A leveraged bet that winter gas would outrun summer. The spread the model ruled out arrived in a week.

The world stops matching the model. Regime change and leverage turn a small error fatal.

Room
Q4 Where models die
Year
2006
Impact
$6.6B
Sector
Hedge fund
Region
N. America
Category
Economic

Why this room

Amaranth's natural gas book was a calendar-spread position sized against historical spread behaviour and an assumed ability to exit at model prices. The fund had become the market it was modelling: it held 40% or more of the open interest in individual NYMEX contract months and at times more than 100,000 contracts, so the liquidity and mean-reversion assumptions embedded in its risk measures did not describe the world it was actually trading in.

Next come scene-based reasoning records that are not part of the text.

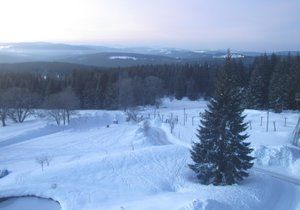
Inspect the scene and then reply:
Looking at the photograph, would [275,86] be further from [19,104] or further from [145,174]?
[19,104]

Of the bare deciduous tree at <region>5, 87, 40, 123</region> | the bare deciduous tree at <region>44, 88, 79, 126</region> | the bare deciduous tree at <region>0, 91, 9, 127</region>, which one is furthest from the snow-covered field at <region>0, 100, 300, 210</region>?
the bare deciduous tree at <region>5, 87, 40, 123</region>

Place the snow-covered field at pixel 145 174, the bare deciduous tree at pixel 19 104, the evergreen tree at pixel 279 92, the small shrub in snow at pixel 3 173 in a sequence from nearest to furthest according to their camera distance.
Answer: the snow-covered field at pixel 145 174 → the small shrub in snow at pixel 3 173 → the evergreen tree at pixel 279 92 → the bare deciduous tree at pixel 19 104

When the March/April spread collapsed in September 2006 the position could not be unwound at anything close to modelled prices, and margin calls converted a modelling error into insolvency inside a month. This is q4: the model held until the regime it assumed stopped existing, and leverage made the gap fatal rather than expensive.

The record

  • Amaranth lost more than $2 billion in the natural gas market during the first three weeks of September 2006, precipitating the liquidation of the entire $8 billion fund.certain
  • The fund's losses ultimately totalled $6.6 billion, a figure attributed to Bloomberg News in EDHEC's post-mortem of the collapse.high
  • Amaranth had approximately $9.2 billion in assets under management as of 31 August 2006, three weeks before it failed.high
  • Amaranth frequently held 40% or more of the open interest in NYMEX natural gas futures for a particular contract month, and at some points held more than 100,000 natural gas contracts.certain
  • The CFTC obtained a $7.5 million civil monetary penalty against the Amaranth entities, ordered by the U.S. District Court for the Southern District of New York on 12 August 2009, for attempted manipulation of NYMEX natural gas futures prices on 24 February and 26 April 2006.certain

Sources

  1. U.S. Senate Permanent Subcommittee on Investigations (staff report, 25 June 2007)
  2. U.S. Commodity Futures Trading Commission
  3. EDHEC Risk and Asset Management Research Centre (Hilary Till)

The book

This entry is one of 111 in the register. The full story, and what it cost the people who lived it, is in Risky Business by Claudia Zeisberger, David Munro and Joanna Reijgersberg-Siew.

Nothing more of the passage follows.